Recrudescent parasites after adoptive transfer to naive mice with severe combined immunodeficiency (SCID) remain susceptible to tafenoquine (TQ). Twelve days after blood was transferred from infected TQ-treated mice into naive SCID mice, oral TQ (20 mg/kg) was administered to these naive mice. A, Percentage parasitemia after administration of TQ is shown as the mean and standard error (SE) for each group of mice. Parasitemia was undetectable by day 4 after administration of TQ. Below detection represents a scan of 1000 red blood cells per slide. Linear regression analysis indicated that the reduction in percentage of parasitemia per day was significant in TQ-treated mice (P < .0001). B, The TQ treatment-associated phenotype was evident, and in some cases, predominant, within 24 hours of TQ treatment; nearly all of the visible parasites exhibited the altered phenotype by 72 hours after initiation of TQ treatment. The mean percentages and SE of Babesia microti parasites with the TQ-induced phenotype prior to and 1 day, 2 days, and 3 days after TQ administration compared to the total number of visualized parasites are shown.

To determine if detectable parasitemia would reappear after TQ treatment in treated mice without adoptive transfer to other SCID mice, the original experiment (ie, experiment 1) was repeated, but the mice were observed over a longer period of time (experiment 4). In this experiment, TQ treatment resulted in a 50% decrease in parasitemia within the first 48 hours of treatment and parasites were undetectable by day 4 posttreatment (Figure 3).

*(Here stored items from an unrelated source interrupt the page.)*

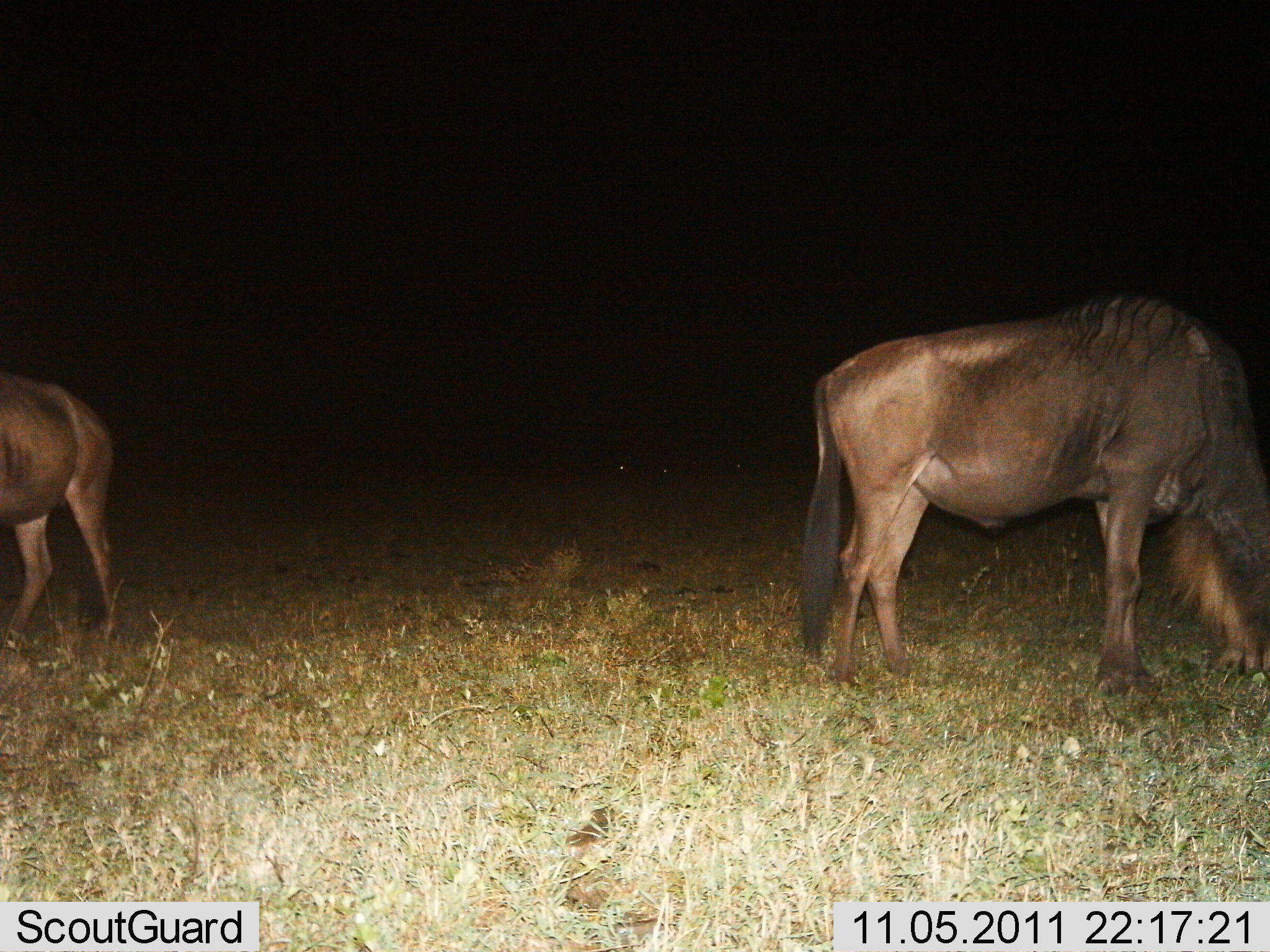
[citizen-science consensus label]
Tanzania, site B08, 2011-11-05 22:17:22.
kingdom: Animalia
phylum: Chordata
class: Mammalia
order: Artiodactyla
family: Bovidae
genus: Connochaetes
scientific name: Connochaetes taurinus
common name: blue wildebeest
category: wildebeest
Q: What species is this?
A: Wildebeest (blue wildebeest) (Connochaetes taurinus).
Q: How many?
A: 2.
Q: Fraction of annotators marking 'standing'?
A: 33%.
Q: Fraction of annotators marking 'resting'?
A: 0%.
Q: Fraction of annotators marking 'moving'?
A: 8%.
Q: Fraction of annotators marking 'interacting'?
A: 0%.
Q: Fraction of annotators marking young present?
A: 0%.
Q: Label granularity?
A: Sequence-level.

Parasite recrudescence, however, was evident in all TQ-treated mice by day 37 posttreatment (smears were not performed on days 30–36) (Figure 3).

Figure 3.

Figure 3.

Parasite recrudescence in mice treated with a single dose of oral tafenoquine (TQ; 20 mg/kg). Parasite recrudescence was evident in all TQ-treated mice by day 37 posttreatment (smears were not performed on days 30–36). The percentage parasitemia after administration of TQ is shown as the mean and standard error for each group of mice.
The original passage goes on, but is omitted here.